Am 30. August 1953 verlor Jacobus Boevé mit 52 Jahren sein Leben: bei dem täglichen Füllen vom Generator lief etwas sehr fest schief, die Folge war eine grosse Explosion wobei er sich schwere Brandverletzungen zugezogen hat. Drei Tage später erlitt er seinen Wunden.

Sein Sohn, Gerrit Jan, ist jetzt 27 Jahre alt und ein landwirtschaftlicher Ingenieur. Kurz davor kam er zurück aus dem belgischen Kongo, wo er die Leitung über große Baumwollplantagen hatte, zusammen mit seiner holländischen Frau Emmy und drei Kinder (geboren in 1949, 1950 und 1951).
Im Winter 1953 und 1954, einer der kältesten Winter je, baute er mit eigenen HändeBriefn ein neues, großes Wohnhaus und fuhr mit dem Aufbau des Campings fort.
In 1955, 1959, 1961 und 1968 kamen noch vier Kinder dazu. Es wurden Toilettengebäude und Ferienhäuschen durch Gerrit Jan dazu gebaut. Anfang der 70-er Jahre wurde das Schwimmbad aufgebaut, welches eine enorme Anziehung zu sein schien. In 1970-1975 wurde das Grundstück sehr fest ausgebaut und es wurden feste Stehplätze errichtet. Es wurden Bodenflächen dazugekauft und/ oder gemietet. Die Endfläche betrug 10ha  mit dem Schwimmbad.
Le Roptai wurde zu dieser Zeit in einem Reiseführer zu einem der vier besten belgischen Camping gewählt.

Seit 1991 hat die dritte Generation das Ruder in die Hand genommen. Mit vielen Menschen wurde intensiv an der Verbesserung und AnsichtErneuung des Campings gearbeitet, aber doch auf eine Art und Weise um die Atmosphäre der vergangenen Zeit beizubehalten.

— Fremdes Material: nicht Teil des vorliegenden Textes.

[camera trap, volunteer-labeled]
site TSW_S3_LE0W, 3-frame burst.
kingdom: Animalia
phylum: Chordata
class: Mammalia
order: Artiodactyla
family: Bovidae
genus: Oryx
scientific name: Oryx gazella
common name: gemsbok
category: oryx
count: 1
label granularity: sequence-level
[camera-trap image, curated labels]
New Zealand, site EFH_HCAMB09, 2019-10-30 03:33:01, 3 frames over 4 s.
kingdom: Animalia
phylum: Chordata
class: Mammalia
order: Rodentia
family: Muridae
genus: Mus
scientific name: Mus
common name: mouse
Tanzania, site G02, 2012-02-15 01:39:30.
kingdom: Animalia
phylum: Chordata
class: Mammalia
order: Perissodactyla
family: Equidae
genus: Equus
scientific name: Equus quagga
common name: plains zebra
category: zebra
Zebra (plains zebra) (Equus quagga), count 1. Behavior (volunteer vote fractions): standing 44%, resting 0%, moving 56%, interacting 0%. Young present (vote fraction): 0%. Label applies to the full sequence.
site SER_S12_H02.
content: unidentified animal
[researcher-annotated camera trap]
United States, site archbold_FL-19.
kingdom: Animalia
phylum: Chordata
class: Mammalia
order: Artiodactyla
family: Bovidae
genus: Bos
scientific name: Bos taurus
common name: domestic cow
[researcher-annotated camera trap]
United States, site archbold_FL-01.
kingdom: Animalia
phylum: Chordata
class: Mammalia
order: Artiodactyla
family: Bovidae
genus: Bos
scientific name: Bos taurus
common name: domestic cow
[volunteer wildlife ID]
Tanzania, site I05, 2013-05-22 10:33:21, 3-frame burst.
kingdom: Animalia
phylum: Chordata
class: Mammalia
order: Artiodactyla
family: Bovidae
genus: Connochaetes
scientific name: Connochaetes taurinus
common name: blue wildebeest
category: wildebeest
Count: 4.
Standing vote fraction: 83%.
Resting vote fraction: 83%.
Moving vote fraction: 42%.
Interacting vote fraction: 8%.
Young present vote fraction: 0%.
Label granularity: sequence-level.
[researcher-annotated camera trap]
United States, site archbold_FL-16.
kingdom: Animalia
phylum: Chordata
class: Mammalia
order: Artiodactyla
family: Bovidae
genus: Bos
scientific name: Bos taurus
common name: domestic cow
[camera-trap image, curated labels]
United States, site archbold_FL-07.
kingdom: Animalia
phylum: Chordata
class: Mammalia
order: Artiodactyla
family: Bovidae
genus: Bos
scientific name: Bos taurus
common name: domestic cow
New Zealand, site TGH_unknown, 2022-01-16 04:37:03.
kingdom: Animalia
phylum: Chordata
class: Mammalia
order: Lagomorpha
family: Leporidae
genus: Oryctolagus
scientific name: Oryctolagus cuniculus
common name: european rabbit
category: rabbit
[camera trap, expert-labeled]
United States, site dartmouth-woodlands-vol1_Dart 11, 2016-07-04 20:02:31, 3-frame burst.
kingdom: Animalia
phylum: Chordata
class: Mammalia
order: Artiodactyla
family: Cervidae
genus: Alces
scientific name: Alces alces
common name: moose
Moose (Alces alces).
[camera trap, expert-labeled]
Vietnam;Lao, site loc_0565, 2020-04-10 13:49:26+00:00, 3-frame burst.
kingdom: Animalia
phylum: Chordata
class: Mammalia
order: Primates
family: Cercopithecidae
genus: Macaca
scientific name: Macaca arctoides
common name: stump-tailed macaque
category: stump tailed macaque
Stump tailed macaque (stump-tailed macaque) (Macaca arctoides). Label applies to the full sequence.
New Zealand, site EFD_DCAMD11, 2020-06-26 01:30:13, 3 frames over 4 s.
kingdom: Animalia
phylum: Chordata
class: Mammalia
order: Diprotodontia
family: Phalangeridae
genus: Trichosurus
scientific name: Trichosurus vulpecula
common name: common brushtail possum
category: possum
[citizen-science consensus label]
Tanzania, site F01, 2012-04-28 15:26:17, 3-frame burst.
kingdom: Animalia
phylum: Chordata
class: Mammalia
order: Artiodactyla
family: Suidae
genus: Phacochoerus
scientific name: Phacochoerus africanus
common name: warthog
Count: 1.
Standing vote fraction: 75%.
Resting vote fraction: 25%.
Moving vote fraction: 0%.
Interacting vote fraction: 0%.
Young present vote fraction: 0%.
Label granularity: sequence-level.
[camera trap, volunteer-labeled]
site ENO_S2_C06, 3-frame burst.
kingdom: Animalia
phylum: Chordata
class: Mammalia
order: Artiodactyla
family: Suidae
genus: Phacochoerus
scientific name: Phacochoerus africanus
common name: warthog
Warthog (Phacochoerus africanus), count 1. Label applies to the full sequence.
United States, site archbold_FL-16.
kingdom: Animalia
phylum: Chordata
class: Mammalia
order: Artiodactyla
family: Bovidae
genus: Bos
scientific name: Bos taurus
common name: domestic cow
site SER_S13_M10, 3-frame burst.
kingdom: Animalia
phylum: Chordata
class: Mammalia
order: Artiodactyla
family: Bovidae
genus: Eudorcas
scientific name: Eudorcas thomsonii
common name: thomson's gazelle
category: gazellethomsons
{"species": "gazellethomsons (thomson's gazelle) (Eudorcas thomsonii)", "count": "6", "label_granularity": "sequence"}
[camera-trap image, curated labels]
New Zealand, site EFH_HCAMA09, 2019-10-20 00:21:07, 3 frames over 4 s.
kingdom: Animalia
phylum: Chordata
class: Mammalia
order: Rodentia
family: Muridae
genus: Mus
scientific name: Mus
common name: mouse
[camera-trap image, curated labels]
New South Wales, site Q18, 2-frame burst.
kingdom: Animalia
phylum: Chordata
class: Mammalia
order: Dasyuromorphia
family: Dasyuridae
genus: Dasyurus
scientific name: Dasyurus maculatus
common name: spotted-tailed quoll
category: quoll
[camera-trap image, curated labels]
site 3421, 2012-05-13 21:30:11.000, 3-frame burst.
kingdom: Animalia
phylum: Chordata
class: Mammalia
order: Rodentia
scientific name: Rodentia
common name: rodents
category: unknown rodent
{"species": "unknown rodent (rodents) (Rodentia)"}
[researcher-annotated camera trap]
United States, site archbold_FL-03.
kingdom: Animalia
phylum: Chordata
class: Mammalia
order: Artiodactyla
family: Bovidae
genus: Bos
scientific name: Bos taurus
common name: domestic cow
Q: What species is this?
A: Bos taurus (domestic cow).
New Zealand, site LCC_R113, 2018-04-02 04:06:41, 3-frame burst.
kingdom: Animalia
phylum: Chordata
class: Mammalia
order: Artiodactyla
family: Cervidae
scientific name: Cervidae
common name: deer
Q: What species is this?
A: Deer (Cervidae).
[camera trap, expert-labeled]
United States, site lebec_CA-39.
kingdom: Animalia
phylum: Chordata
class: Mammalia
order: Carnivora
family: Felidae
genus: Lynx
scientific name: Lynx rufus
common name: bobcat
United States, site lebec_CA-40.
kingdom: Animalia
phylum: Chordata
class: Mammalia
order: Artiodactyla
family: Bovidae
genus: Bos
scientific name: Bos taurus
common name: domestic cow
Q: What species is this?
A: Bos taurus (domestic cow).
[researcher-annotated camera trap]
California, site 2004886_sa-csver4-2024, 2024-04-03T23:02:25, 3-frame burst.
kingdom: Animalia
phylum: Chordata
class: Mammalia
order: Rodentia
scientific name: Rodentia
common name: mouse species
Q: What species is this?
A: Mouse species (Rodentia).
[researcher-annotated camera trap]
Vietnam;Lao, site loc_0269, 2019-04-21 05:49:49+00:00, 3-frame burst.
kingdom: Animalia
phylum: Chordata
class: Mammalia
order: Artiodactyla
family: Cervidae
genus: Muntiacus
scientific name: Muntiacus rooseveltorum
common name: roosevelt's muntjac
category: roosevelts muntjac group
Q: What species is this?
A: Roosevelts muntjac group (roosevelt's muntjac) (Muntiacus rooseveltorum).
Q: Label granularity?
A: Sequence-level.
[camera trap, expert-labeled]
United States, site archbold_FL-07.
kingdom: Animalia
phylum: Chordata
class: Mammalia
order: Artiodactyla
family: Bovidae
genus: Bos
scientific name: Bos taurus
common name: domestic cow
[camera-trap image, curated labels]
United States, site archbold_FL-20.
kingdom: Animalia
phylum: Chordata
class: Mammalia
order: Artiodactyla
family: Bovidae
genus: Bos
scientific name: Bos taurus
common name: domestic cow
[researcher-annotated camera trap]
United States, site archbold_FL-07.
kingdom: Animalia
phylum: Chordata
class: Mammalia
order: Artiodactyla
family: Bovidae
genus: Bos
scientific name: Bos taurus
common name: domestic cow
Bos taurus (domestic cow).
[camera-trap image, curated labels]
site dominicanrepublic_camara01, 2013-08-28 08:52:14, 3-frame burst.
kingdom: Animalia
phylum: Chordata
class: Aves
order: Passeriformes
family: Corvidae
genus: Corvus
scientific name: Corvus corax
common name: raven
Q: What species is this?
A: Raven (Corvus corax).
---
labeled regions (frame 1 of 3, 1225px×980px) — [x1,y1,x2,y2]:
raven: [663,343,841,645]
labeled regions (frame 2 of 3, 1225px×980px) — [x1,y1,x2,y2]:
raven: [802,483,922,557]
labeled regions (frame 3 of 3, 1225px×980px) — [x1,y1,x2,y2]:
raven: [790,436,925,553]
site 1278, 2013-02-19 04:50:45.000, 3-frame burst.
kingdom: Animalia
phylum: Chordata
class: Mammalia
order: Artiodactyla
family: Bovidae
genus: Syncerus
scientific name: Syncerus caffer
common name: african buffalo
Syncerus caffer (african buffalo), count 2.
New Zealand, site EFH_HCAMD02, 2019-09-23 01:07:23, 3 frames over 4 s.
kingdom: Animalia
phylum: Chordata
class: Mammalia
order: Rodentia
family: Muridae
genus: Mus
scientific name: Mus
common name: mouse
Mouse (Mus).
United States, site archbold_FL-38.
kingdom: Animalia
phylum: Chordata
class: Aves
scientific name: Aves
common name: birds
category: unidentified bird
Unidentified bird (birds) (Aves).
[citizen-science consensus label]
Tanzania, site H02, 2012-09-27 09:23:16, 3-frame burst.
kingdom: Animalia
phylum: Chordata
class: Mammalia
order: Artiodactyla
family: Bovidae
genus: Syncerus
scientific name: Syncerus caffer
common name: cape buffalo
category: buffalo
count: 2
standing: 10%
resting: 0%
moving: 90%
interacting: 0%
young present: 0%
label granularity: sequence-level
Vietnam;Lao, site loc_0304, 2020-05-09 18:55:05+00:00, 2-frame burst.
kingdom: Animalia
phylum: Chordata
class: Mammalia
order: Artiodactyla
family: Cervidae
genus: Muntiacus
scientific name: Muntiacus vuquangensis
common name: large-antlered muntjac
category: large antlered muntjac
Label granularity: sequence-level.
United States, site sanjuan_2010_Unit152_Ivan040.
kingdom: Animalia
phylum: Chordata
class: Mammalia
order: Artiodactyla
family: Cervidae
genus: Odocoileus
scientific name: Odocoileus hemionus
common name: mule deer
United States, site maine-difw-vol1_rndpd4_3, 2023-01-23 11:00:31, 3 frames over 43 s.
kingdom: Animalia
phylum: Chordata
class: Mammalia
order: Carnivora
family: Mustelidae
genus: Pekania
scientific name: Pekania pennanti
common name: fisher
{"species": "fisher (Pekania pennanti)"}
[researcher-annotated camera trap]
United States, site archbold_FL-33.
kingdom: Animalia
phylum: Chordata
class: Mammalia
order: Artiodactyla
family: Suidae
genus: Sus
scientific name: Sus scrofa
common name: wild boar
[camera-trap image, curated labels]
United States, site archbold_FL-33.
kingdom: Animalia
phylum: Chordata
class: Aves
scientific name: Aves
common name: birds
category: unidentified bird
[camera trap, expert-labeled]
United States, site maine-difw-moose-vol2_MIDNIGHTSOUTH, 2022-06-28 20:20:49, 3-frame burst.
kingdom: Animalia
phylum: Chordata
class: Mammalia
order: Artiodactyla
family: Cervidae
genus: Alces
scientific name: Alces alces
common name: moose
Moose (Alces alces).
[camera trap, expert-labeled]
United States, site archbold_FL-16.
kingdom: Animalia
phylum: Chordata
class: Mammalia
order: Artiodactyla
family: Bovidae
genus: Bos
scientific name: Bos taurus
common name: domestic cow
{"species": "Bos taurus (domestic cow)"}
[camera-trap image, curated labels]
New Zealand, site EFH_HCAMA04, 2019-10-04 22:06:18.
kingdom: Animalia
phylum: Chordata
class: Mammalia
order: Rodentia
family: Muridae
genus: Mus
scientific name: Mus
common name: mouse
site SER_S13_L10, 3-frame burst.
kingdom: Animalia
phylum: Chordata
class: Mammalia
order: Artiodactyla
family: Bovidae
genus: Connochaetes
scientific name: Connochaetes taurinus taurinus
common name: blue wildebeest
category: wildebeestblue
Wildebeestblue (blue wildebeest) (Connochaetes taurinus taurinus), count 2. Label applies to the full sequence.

Unterdessen arbeiten acht Festangestellte auf dem Camping und mit der Zeit ist „Le Roptai“ nicht mehr aus der Campingwelt wegzudenken. Auch hat Frederika Boevé, die heutige Besitzerin einige administrative Funktionen bei Walcamp, der Verband von Capingplatzbesitzern in Wallonien. Auch ist sie im Vorstand des CGT (Commissariat Général au Tourisme) und der FDPN (Fédération du Tourisme de la Province de Namur).
Das war im Zeitraffer die Geschichte von einem wunderschönen Familienbetrieb. Alles zu erzählen würde ein ganzes Buch füllen aber wir wollen Sie auch auf eine andere Weise unsere Umgebung geniessen lassen. Wenn Sie über den Campingplatz laufen, mit der Geschichte im Hinterkopf, dann kriegt manchmal jedes Sträuchlein, Häuschen oder Feldchen eine andere Dimension!